In gnus, the gene G controls an even disposition, and its recessive allele, g,
controls a bad disposition. Thus, there are good gnus (G-) and bad gnus (gg).
A lethal gene, d, kills the developing gnu while it is still an embryo. Thus, the
genotype dd would represent no gnus. Two good gnus, each of the genotype
GgDd, are mated. Their first offspring is born, and the zoo keeper speculates on
the probability that it possesses exactly the genotype of its parents.
a. What probability percentage would you give him?
b. There is a third gene of interest in gnus, skin texture, which follows
incomplete dominance. The phenotypes are smooth (SS), jagged
sandpaper (PP) and the heterozygous condition is rough (it feels like the
painted concrete walls within your school) What would occur if a tolerant
male gnu that is heterozygous for all three characteristics (he was
genetically tested) was crossed with a female that is bad tempered with
sandpaper skin. ( a coarse person, in all aspects- haha)

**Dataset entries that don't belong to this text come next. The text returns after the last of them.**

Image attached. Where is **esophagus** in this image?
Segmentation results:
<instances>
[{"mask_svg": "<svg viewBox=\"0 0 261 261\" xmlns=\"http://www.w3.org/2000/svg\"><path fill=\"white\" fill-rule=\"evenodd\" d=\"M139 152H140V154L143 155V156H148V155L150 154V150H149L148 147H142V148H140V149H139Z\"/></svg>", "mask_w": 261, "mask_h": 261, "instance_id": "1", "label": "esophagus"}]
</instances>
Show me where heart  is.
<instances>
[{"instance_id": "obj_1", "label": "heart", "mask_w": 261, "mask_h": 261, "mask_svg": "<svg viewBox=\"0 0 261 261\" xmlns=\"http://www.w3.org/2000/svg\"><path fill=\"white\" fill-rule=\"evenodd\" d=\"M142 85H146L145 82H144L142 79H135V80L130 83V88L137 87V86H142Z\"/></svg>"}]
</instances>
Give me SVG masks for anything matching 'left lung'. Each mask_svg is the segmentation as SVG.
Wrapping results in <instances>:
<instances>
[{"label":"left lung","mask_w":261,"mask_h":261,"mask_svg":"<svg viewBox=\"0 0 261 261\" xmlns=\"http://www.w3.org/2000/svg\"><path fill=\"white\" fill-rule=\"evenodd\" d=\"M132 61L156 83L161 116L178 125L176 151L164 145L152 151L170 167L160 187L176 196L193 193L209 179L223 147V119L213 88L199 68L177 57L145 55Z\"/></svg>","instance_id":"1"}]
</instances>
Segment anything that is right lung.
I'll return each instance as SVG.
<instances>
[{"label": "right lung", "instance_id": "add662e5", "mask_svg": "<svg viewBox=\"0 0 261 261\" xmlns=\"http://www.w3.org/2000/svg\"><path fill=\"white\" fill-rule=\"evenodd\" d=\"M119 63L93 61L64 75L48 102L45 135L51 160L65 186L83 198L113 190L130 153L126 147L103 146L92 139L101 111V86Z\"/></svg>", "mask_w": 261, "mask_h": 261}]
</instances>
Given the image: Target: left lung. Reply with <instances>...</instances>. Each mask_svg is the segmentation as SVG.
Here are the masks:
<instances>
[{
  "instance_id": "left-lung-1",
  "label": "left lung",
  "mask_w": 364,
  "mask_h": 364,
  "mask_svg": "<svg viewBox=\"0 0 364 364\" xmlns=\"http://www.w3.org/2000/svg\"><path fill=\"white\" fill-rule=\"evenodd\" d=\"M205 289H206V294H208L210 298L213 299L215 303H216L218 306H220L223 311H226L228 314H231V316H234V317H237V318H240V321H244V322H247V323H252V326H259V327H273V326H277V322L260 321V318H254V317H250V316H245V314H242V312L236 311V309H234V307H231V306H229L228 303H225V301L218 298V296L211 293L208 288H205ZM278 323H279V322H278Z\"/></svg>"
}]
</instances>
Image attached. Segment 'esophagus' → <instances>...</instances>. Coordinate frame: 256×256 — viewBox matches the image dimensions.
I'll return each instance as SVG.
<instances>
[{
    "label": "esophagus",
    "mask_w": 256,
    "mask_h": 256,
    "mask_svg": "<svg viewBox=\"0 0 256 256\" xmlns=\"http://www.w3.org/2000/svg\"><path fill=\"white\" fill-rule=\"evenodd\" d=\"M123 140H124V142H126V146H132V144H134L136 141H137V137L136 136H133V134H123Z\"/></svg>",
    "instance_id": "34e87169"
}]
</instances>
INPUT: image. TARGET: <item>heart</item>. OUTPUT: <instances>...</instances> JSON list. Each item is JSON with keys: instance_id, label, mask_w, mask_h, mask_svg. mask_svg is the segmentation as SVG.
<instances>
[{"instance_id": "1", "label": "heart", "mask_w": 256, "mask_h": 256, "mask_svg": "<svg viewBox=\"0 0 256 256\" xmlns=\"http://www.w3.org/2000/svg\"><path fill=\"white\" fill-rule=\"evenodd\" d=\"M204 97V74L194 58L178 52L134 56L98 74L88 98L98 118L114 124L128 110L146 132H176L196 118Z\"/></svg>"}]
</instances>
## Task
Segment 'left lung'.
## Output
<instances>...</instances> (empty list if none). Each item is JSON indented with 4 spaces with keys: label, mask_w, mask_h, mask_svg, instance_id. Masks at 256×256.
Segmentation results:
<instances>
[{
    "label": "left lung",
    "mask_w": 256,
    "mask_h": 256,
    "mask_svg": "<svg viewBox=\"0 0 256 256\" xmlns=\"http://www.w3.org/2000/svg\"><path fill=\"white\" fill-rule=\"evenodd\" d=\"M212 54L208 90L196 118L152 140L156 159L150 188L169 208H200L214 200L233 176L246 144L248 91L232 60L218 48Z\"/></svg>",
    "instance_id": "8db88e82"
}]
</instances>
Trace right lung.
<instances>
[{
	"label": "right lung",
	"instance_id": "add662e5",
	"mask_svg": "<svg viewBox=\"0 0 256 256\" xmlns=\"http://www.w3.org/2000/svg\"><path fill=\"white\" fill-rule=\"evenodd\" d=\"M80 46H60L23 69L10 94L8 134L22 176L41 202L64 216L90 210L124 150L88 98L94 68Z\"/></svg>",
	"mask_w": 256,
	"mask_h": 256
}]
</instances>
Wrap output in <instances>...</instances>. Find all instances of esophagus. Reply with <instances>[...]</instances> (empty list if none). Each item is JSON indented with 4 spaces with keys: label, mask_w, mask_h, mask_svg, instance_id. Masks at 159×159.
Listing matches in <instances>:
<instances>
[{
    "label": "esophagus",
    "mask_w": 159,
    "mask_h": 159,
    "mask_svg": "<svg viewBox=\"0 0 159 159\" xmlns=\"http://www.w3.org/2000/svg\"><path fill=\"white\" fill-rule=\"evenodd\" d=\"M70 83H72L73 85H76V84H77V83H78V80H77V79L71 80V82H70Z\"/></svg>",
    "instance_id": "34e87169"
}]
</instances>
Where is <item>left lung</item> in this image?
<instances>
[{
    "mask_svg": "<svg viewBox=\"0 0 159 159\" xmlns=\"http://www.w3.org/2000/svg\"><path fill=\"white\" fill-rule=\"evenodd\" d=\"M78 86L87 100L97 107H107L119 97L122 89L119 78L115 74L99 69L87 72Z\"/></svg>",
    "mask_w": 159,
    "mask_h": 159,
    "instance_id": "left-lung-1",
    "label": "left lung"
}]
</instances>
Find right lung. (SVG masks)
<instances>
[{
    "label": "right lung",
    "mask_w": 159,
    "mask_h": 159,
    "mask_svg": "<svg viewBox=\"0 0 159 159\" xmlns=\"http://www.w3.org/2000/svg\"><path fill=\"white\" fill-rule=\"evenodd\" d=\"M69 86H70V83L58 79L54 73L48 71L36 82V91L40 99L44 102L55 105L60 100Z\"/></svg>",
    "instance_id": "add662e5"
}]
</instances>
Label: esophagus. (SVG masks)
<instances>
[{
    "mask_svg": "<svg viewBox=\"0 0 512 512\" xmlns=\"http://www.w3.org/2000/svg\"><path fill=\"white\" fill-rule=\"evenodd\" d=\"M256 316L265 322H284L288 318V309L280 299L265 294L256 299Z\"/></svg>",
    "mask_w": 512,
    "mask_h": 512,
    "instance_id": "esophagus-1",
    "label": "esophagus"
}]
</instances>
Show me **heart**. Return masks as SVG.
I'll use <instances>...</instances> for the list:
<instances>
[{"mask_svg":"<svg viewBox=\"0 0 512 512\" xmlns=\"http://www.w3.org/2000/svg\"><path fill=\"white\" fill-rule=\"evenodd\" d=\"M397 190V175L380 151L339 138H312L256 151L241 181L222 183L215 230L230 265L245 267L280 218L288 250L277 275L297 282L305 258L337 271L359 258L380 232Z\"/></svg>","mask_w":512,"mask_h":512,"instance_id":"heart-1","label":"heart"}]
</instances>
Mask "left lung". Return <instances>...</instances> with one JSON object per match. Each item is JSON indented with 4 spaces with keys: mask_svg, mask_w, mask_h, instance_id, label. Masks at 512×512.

i. If they mated and two of their offspring died in utero, what are the
genotypes of the P1 generation?
ii. What is the probability of the above cross not producing a baby in
their next mating?
iii. What is the probability of producing baby gnus with good
dispositions and rough skin?
8.
In poultry, rose comb and pea comb patterns are produced by the dominant
effect of two different genes. The recessive nature of both these alleles
produces single comb. But in the cross between rose combed and pea
combed fowls, a new type known as walnut was also produced along with rose,
pea, and single in a 9:3:3:1 ratio.
a. What is the type of heredity used in this example?
b. What are the genotypes of the P1 generation?
c. If four walnut hens are crossed to a single combed male rooster and each
produces a large number of chicks. The first produces only walnuts, the
second produces only walnuts and peas, and the third produces only
walnuts and rose and the fourth produces among other types single also.
Give the genotypes of each of the four walnut hens.